An Asynchronous Execution Modeling and Simulation Framework
Rambutan is a performance modeling and analysis tool for understanding the behavior of asynchronous, task-based execution models. It consists of a deeply-instrumented runtime that collects statistics during the execution of a task-based application across distributed memory machines. The tool keeps track of application task execution, communication costs, and runtime overheads such as task creation and deletion, queue management, dependency satisfaction (possibly remote), remote data transfers, and termination detection.
We have implemented a parameterized synthetic noise model to help us understand the performance impact of hardware error correction and OS interrupts on large distributed application runs. Previous research has shown that hardware error correction and OS noise can contribute significantly to delays in large parallel jobs.
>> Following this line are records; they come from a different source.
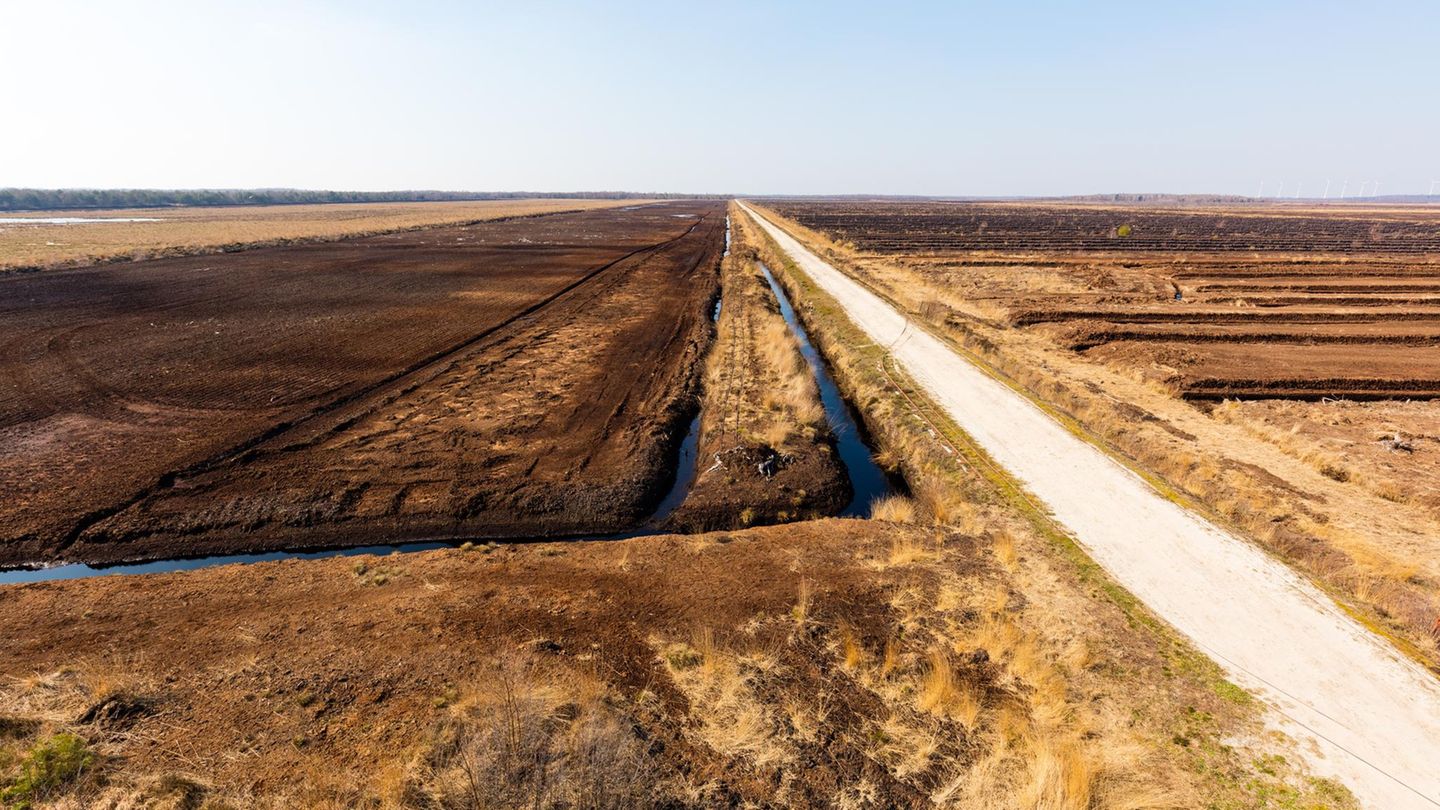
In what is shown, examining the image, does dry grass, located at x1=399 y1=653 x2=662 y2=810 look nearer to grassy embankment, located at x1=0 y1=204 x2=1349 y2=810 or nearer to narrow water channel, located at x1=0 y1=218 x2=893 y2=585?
grassy embankment, located at x1=0 y1=204 x2=1349 y2=810

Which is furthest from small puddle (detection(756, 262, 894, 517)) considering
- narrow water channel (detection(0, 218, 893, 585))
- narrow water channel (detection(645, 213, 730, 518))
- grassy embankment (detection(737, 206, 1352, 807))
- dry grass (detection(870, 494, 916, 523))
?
narrow water channel (detection(645, 213, 730, 518))

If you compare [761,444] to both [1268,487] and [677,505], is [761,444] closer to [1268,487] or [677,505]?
[677,505]

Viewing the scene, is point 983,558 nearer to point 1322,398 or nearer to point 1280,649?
point 1280,649

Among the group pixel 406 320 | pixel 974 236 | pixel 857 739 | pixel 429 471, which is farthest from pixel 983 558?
pixel 974 236

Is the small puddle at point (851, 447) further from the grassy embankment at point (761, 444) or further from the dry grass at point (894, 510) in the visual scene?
the grassy embankment at point (761, 444)

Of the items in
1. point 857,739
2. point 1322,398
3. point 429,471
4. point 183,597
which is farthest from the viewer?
point 1322,398

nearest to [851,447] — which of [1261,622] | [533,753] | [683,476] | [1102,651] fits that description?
[683,476]
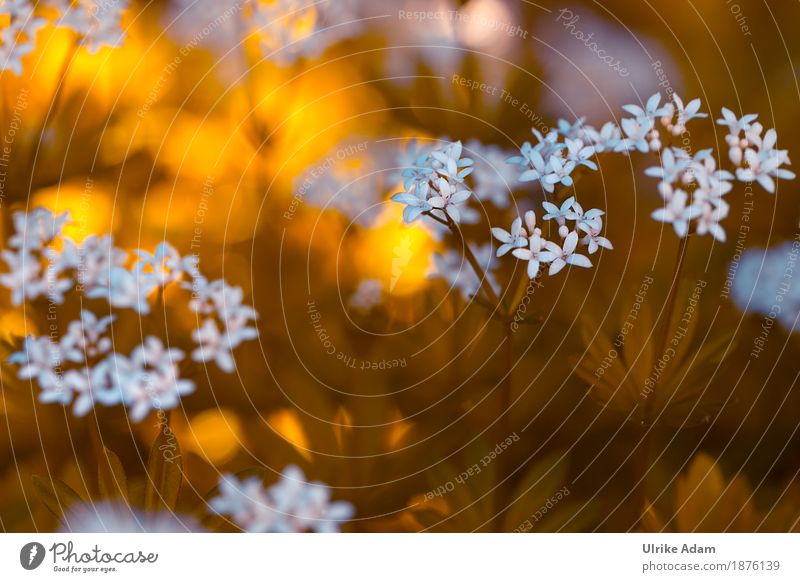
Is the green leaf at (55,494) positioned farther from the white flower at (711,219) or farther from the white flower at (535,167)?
the white flower at (711,219)

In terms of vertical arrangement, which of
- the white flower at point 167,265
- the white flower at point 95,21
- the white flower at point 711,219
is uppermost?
the white flower at point 95,21

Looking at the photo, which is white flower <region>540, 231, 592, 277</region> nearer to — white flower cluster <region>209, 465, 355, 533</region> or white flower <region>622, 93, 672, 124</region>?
white flower <region>622, 93, 672, 124</region>

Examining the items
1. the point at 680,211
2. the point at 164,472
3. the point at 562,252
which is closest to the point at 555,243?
the point at 562,252

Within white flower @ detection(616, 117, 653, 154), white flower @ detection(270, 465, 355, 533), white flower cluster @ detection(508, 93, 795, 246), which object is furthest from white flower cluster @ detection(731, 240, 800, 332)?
white flower @ detection(270, 465, 355, 533)

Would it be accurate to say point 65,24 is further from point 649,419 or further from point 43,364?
point 649,419

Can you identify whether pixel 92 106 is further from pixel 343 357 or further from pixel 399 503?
pixel 399 503
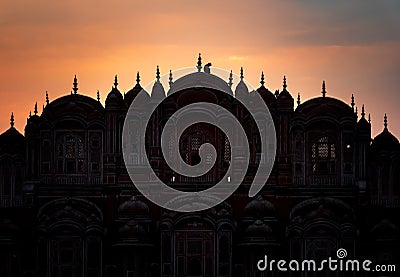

Our model allows a tunable level of noise to be randomly injected into the program execution so we can observe the sensitivity of application performance to varying levels (both frequency and duration) of noise under different execution model configurations (different task granularity, bulk-synchronous, static task DAG, dynamic task DAG).
We are also investigating how the sensitivity of algorithms to injected noise varies with degree of irregularity in the task graph structure itself. For example, stencil computations over uniform cartesian grids have a very regular task graph structure, while sparse matrix calculations can have very irregular task graph structure with more inherent "slack" that can be tolerated in the task schedule.
(Image: Dongarra et. al.)
We have implemented three main benchmarks that span the range from very regular to very irregular: stencil, sparse cholesky factorization, and unbalanced tree search (UTS). These benchmarks represent a range of potential task-based applications both in terms of task graph structure and arithmetic intensity, and they have different sensitivities to choices in the execution model, such as task granularity and scheduling policy.
We are investigating the impact of two-level parallelism in task-based execution models. By allowing the tasks that compose the task graph to be themselves parallel, we can help mitigate the scheduling overhead problem associated with creating a sufficient number of tasks to saturate all of the cores available on modern and future hardware platforms. We are also investigating a task-based runtime's ability to dynamically schedule tasks on heterogeneous architectures to take advantage of features such as accelerators and/or multi-level memory. Given sufficient metadata about the tasks in a given application, a task-based runtime is well-suited to handling the staging of data across disparate memories and the scheduling of tasks on heterogeneous compute resources.
Under the hood, Rambutan leverages the GASNet PGAS library to provide remote synchronization and communication. It leverages a combination of active messages and RDMAs for task and data dependency satisfaction.